Noise reduction using multiscale bilateral decomposition for digital color images

In this paper, we propose a noise reduction algorithm for digital color images using a nonlinear image decomposition approach. Most existing noise reduction methods do not adequately consider spatial correlation of color noise in digital color images. Color noise components in color images captured by digital cameras are observed as irregular grains with various sizes and shapes, which are spatially randomly distributed. We use a modified multiscale bilateral decomposition to effectively separate signal and mixed-type noise components, in which a noisy input image is decomposed into a base layer and several detail layers. A base layer contains strong edges, and most of noise components are contained in detail layers. Noise components in detail layers are reduced by an adaptive thresholding function. We obtain a denoised image by combining a base layer and noise-reduced detail layers. Experimental results show the effectiveness of the proposed algorithm, in terms of both the peak signal-to-noise ratio and visual quality.

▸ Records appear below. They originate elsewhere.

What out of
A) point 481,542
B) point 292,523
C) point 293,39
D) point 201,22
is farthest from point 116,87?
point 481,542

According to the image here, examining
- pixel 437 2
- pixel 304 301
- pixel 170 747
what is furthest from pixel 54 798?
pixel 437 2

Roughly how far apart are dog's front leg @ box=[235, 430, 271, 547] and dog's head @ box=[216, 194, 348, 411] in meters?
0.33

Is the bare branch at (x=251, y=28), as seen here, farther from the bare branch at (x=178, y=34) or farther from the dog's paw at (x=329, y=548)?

Combined luminance compression and color constraint for color correction in tone mapping

In this paper, we present a general color correction function (CCF) in tone mapping (TM), which combines luminance compression and color constraint at locally prespecified luminance level. The proposed CCF is derived from the luminance compression function with the color constraint under which the color ratios between the three color channels are preserved and color saturation is controlled. The proposed CCF is developed to locally perform the luminance compression and color saturation control in local TM. Computer simulations with various sets of real, low dynamic range images show the effectiveness of the proposed TM algorithm in terms of the visual quality as well the local contrast.